(Data for review Opens)
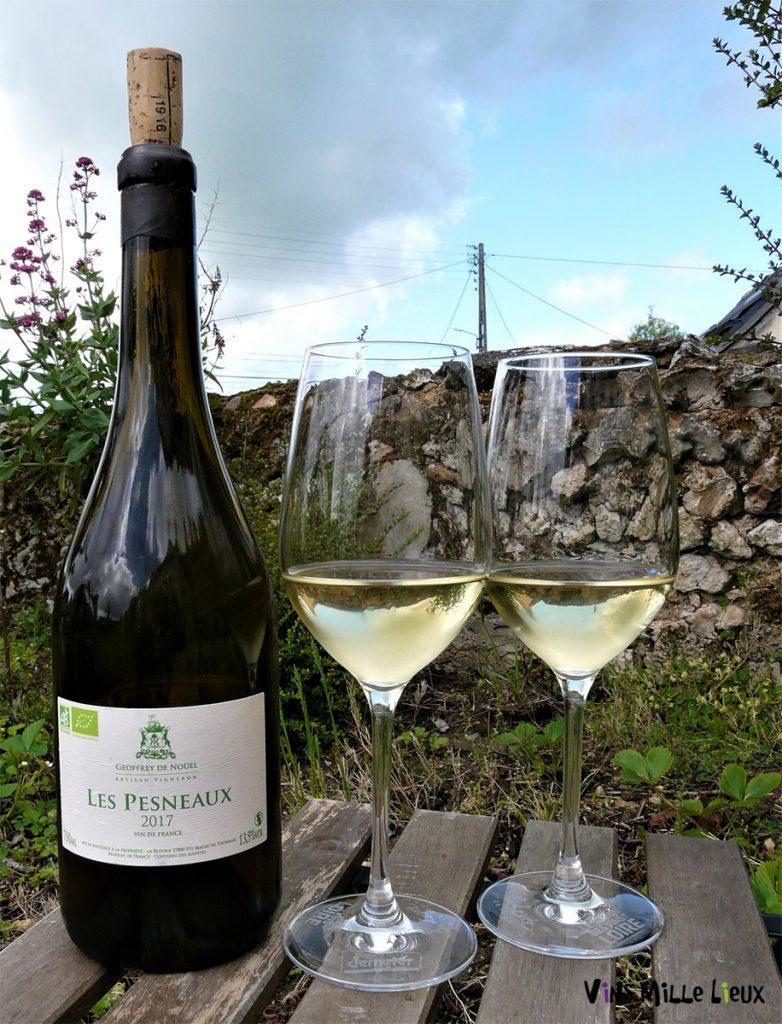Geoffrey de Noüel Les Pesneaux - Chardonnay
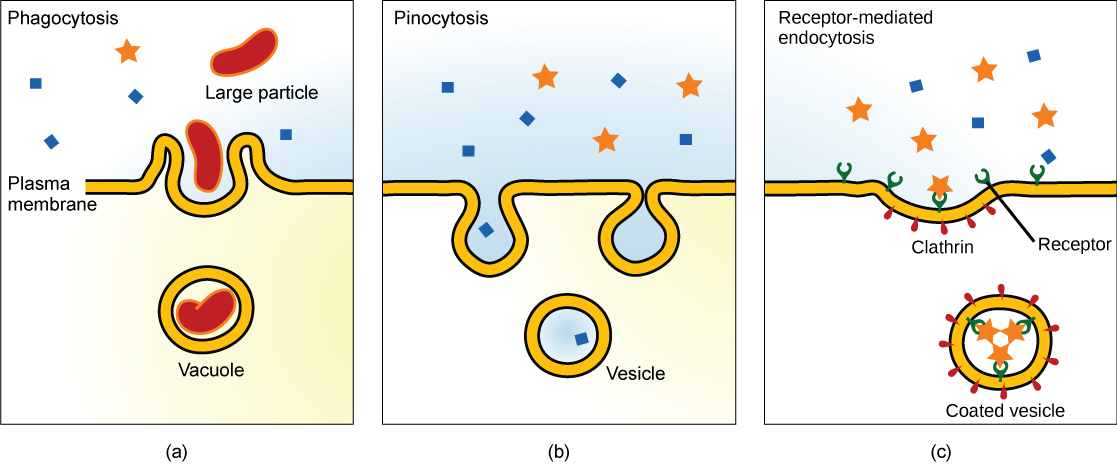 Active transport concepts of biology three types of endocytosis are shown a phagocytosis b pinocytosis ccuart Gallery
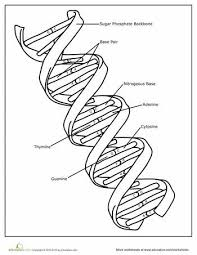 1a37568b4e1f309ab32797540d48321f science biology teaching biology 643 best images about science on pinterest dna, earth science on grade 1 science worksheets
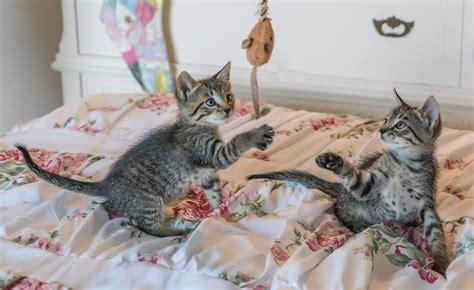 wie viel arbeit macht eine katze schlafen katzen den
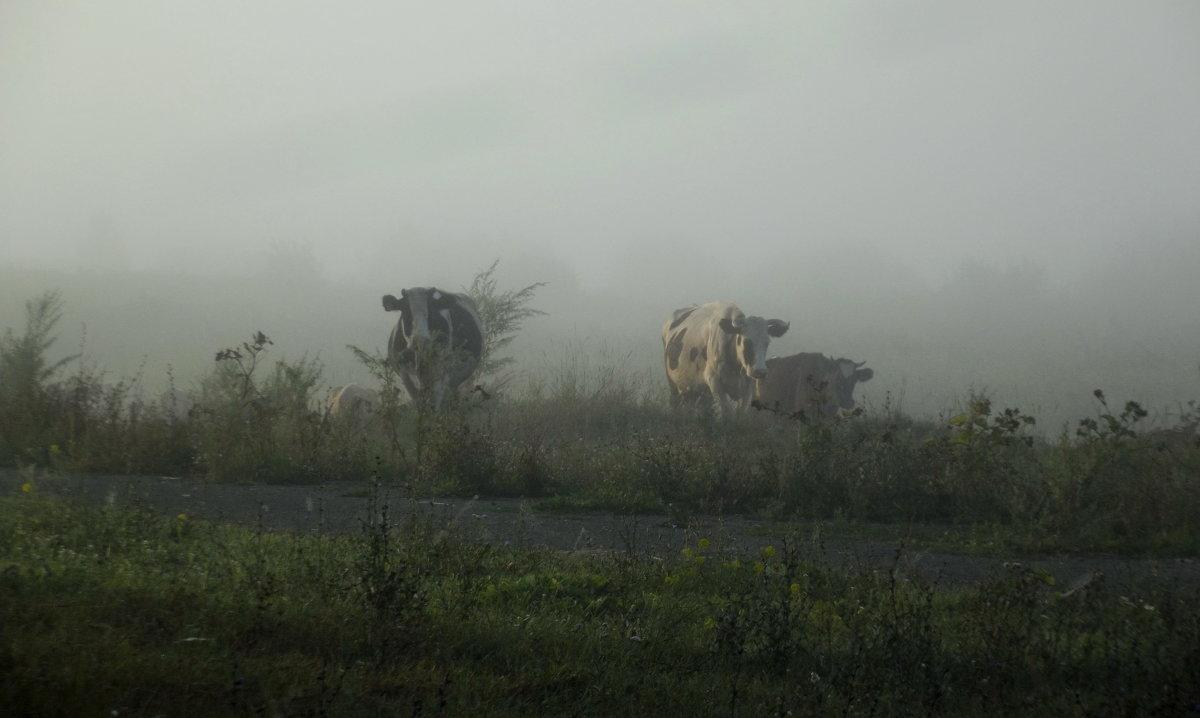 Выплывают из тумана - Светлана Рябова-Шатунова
(Data for review Closes)
**Work task**
Without copying the pictures, transcribe the entries exactly.

**Written solution**
Geoffrey de Noüel Les Pesneaux - Chardonnay
 Active transport concepts of biology three types of endocytosis are shown a phagocytosis b pinocytosis ccuart Gallery
 1a37568b4e1f309ab32797540d48321f science biology teaching biology 643 best images about science on pinterest dna, earth science on grade 1 science worksheets
 wie viel arbeit macht eine katze schlafen katzen den
 Выплывают из тумана - Светлана Рябова-Шатунова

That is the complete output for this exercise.